Спокойно, холодно и прямо глядели его черные глаза — широко открытые, но не видящие ничего вокруг.
Некоторое время в бесмедреше было тихо, как в поле перед бурей. Вдруг реб Мейлех поднялся с места и вытаращил глаза на подсудимого. Остолбеневший, с разинутым ртом, подобным раскрытой могиле, со стеклянными глазами, что, казалось, вот-вот выскочат из глазниц, он пронизал зятя взглядом и шагнул к нему.
— Нохем, — сказал он.
Но в то же мгновение он пошатнулся и быстро, как рушится гора, осел на пол.

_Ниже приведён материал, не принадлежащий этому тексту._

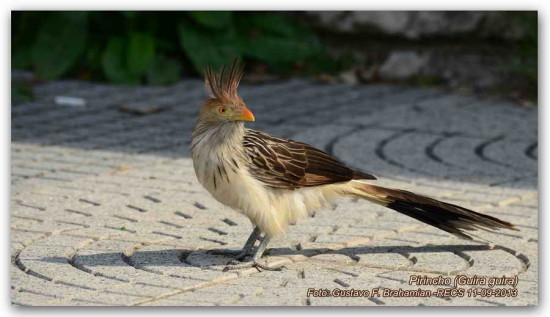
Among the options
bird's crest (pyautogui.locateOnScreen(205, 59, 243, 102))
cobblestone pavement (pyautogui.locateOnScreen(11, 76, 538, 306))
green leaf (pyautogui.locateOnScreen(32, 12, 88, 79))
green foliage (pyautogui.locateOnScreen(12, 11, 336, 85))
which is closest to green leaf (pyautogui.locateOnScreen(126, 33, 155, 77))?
green foliage (pyautogui.locateOnScreen(12, 11, 336, 85))

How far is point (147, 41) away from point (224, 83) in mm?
5605

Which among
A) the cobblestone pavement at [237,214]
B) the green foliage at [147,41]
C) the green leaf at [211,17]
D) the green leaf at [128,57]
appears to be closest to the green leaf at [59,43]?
the green foliage at [147,41]

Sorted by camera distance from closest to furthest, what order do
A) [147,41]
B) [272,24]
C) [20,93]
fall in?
1. [20,93]
2. [147,41]
3. [272,24]

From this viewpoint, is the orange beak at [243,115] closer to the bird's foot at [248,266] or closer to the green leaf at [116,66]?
the bird's foot at [248,266]

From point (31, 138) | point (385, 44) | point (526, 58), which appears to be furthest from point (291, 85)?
point (31, 138)

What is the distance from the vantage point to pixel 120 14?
11086mm

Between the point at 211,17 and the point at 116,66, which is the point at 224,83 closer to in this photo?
the point at 211,17

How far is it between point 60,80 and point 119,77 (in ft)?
2.65

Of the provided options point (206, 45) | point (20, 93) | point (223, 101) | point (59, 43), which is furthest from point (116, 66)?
point (223, 101)

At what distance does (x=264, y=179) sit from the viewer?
560 cm

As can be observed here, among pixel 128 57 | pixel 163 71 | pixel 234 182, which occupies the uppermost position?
pixel 128 57

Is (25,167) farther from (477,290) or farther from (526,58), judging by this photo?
(526,58)

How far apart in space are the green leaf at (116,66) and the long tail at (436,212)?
5.69 metres

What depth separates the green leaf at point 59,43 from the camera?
432 inches
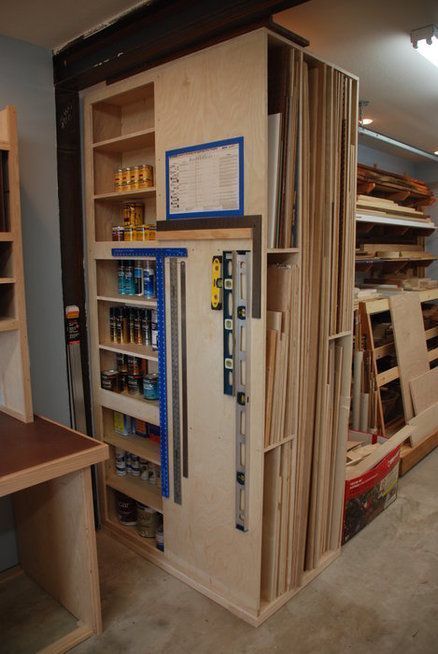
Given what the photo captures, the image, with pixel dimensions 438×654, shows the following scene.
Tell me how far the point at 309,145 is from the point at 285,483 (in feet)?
4.70

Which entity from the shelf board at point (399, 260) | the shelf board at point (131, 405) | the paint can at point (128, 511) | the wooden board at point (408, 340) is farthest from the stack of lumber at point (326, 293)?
the shelf board at point (399, 260)

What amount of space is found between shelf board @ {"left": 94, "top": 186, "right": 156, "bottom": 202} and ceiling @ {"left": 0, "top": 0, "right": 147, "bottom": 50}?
696 mm

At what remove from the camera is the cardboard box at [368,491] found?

Все тут же метнулись к упавшему.
— Ребе! — закричали люди.
Исроэл-Авигдор быстро, с невероятной силой растолкал всех, подхватил на руки грузного ребе и усадил в кресло, но тело было застывшим, неподвижным.
Габай поднял мертвое тело и понес на биму, к столу для чтения Торы. Там он уложил его, как кладут свиток Торы, и накрыл талесом.
— Благословен Судья праведный! — громко произнес он.
Лишь один плачущий голос — мужской, но высокий, подобный женскому, — прорезал тишину в бесмедреше. Отчаянный, дрожащий голос.